Fast jeder hat seine Erfahrungen gemacht mit dem Gerät, das heute aus dem Alltag der Menschen nicht mehr wegzudenken ist: mit dem Telefon. Ob als Handy in der Tasche, als Festnetzgerät in den Varianten schnurlos oder verkabelt oder gar als schwarzer Nostalgiker mit Wählscheibe – wenige andere Gegenstände haben in den vergangenen 150 Jahren das Leben der Menschen derart verändert wie das Telefon.

Der Tüftler und Erfinder Johann Philipp Reis aus dem hessischen Friedrichsdorf konnte all das noch nicht ahnen, als er am 26. Oktober 1861, im Alter von 27 Jahren, der Physikalischen Gesellschaft in Frankfurt seinen Fernsprecher präsentierte: eine Ohrmuschel aus Holz mit einem aus Wurstdarm nachempfundenen Trommelfell, in das feine Platinstreifen eingesetzt waren . „Über die Fortpflanzung von Tönen auf beliebige Entfernungen durch Vermittlung des galvanischen Stroms“ hieß der Vortrag, mit dem der Erfinder seinen Apparat vorstellte.

Ein zentraler Satz, der durch das neue Gerät geschickt wurde, fiel der Legende nach bei einer anderen Vorführung. Und er klang merkwürdig: „Das Pferd frisst keinen Gurkensalat.“ Doch Reis und andere Anwesende konnten bei dem Test mit dem spontan ausgedachten Fantasie-Satz beweisen, dass Sprecher und Zuhörer sich nicht abgesprochen oder etwas auswendig gelernt hatten.

Den ganz großen Durchbruch schaffte Reis mit seiner Erfindung nicht. Er starb mit 40 Jahren an Tuberkulose, bevor er seinen Apparat weiterentwickeln konnte.
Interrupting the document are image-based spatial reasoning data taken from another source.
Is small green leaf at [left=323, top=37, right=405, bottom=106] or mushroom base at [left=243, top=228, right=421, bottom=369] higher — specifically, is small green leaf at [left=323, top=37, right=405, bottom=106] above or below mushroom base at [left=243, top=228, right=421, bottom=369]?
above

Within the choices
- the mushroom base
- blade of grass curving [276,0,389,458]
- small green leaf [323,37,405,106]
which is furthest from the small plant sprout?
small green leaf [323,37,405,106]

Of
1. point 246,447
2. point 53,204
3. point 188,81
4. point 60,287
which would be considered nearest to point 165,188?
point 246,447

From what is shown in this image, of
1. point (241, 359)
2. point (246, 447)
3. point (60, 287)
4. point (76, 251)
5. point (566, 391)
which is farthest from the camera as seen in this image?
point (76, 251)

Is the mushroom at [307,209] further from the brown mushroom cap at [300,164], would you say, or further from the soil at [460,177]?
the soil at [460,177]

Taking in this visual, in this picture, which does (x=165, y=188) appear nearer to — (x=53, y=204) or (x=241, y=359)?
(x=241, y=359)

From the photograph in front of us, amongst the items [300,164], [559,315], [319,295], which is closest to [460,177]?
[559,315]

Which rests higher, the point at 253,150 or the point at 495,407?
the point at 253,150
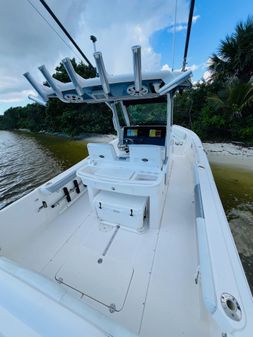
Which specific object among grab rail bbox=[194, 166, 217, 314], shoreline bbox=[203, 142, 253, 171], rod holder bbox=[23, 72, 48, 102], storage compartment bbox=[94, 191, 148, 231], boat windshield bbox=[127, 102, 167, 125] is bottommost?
shoreline bbox=[203, 142, 253, 171]

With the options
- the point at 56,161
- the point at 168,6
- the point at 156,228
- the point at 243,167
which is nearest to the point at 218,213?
the point at 156,228

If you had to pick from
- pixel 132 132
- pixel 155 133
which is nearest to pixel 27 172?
pixel 132 132

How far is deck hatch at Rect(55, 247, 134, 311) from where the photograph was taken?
119 centimetres

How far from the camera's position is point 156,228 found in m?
1.75

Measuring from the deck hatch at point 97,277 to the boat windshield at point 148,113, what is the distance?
6.87 feet

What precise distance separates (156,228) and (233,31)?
854cm

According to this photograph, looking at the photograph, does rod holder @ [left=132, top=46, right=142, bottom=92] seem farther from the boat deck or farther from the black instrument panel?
the boat deck

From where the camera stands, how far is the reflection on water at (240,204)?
84.8 inches

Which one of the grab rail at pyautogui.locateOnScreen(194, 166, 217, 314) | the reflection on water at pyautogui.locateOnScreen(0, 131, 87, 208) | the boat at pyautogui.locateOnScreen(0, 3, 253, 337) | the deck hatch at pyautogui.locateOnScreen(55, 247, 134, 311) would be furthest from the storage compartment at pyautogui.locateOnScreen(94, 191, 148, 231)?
the reflection on water at pyautogui.locateOnScreen(0, 131, 87, 208)

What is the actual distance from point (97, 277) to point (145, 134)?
1972mm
Der Fernsprecher von Reis funktionierte nämlich nur in eine Richtung – der Hörer konnte nicht sofort antworten.

Erst als in den USA Alexander Graham Bell in den 1870er Jahren ein Telefon auf den Markt brachte, das abwechselnd ans Ohr und dann an den Mund gehalten wurde, trat der Fernsprecher seinen weltweiten Siegeszug an. Eines der ersten öffentlichen Fernsprechnetze entstand 1881 in Berlin mit 48 Teilnehmern. Mittels Kurbel wurde die Verbindung zur Vermittlungsstelle hergestellt.
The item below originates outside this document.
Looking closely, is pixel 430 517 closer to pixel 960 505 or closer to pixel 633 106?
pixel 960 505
Dort wurden die Gespräche manuell weitergeleitet – bald nur von Frauen, weil ihre höheren Stimmen besser zu verstehen waren als die von Männern. „Das Fräulein vom Amt“ war geboren.
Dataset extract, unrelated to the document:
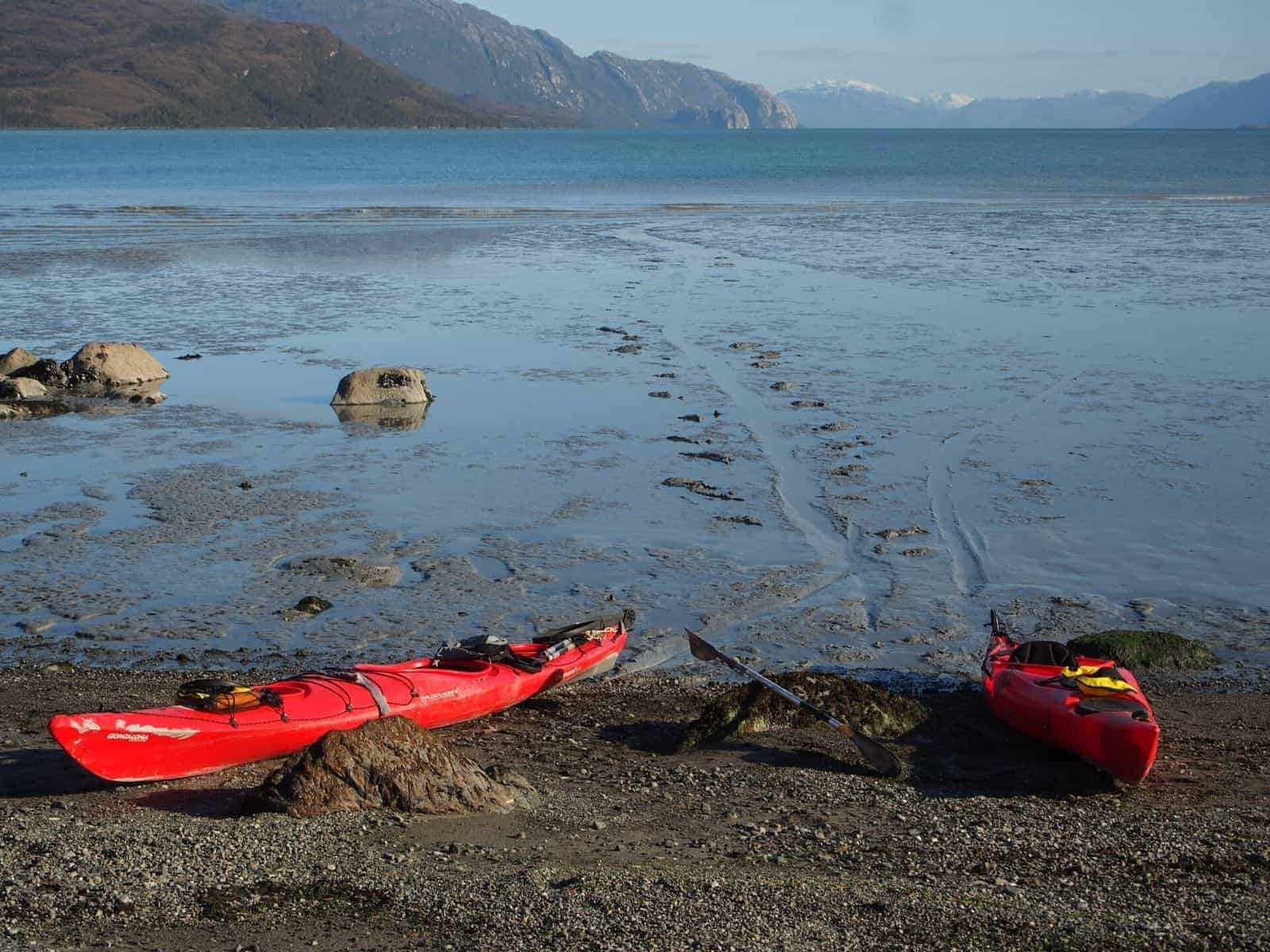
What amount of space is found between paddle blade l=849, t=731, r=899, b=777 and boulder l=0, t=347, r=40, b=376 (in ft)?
52.8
Das neue Gerät stößt zunächst auf Skepsis

Das Telefon stieß zunächst auf Skepsis. Das „Buch der Narren“ wurde deshalb das ganz frühe Telefonverzeichnis genannt, das im Jahr 1881 in Berlin erschien. Das Telefon blieb zunächst ein Luxusgut, aber seine Ausbreitung war nicht aufzuhalten: 1910 wurden bereits eine Million Teilnehmer in Deutschland registriert. Heute gibt es bundesweit 39 Millionen Festnetzanschlüsse und dreimal so viele Handys.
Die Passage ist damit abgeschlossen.